DIRECTIVE 1
In the market commentary, reproduce the text between "Following China’s PMIs, the" and "into next week.", inclusive.
DIRECTIVE 2
According to the market commentary, what gave markets a positive start to the week?

DOCUMENT PASSAGE
==*==

China Data Fuels A Good Start To The Week

Better than expected outcomes for China’s manufacturing purchasing managers indices (PMIs) in November, with the official PMI moving back above 50 into expansion territory and the Caixin PMI also surprising on the upside gave markets some fuel for a positive start to the week.   The data suggest that China’s manufacturing sector has found some respite, but the bounce may have been due to temporary factors, rather than a sustainable improvement in manufacturing conditions.  Indeed much going forward will depend on the outcome of US-China trade talks, initially on whether a phase 1 deal can be agreed upon any time soon.

News on the trade war front shows little sign of improvement at this stage, with reports that a US-China trade deal is now “stalled” due to the Hong Kong legislation passed by President Trump last week as well as reports that China wants a roll back in previous tariffs before any deal can be signed.  Nonetheless, while a ‘Phase 1’ trade deal by year end is increasingly moving out of the picture, markets appear to be sanguine about it, with risk assets shrugging off trade doubts for now.  Whether the good mood can continue will depend on a slate of data releases over the days ahead.

Following China’s PMIs, the US November ISM manufacturing survey will be released later today.  US manufacturing sentiment has come under growing pressure even as other sectors of the economy have shown resilience.  Another below 50 (contractionary) outcome is likely.  The other key release in the US this week is the November jobs report, for which the consensus is looking for a 188k increase in jobs, unemployment rate remaining at 3.6% and average earnings rising by 0.3% m/m. Such an outcome will be greeted positively by markets, likely extending the positive drum beat for equities and risk assets into next week.

==*==

DATA
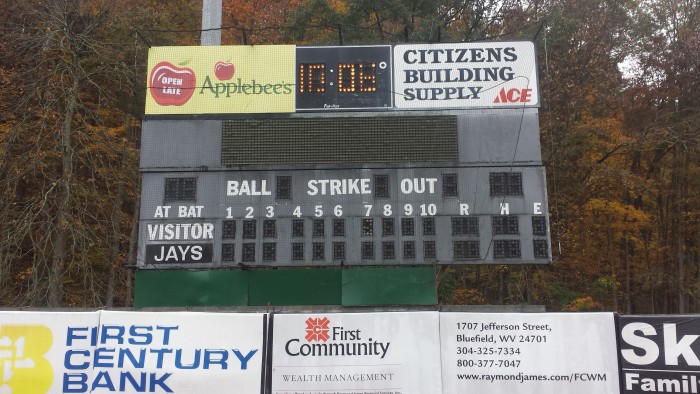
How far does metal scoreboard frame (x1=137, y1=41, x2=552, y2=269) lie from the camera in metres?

==*==

COMPLETE RESPONSE 1
Following China’s PMIs, the US November ISM manufacturing survey will be released later today.  US manufacturing sentiment has come under growing pressure even as other sectors of the economy have shown resilience.  Another below 50 (contractionary) outcome is likely.  The other key release in the US this week is the November jobs report, for which the consensus is looking for a 188k increase in jobs, unemployment rate remaining at 3.6% and average earnings rising by 0.3% m/m. Such an outcome will be greeted positively by markets, likely extending the positive drum beat for equities and risk assets into next week.

COMPLETE RESPONSE 2
China's manufacturing purchasing managers indices for November came in better than expected. The official PMI moved back above 50 into expansion territory, and the Caixin PMI also surprised on the upside.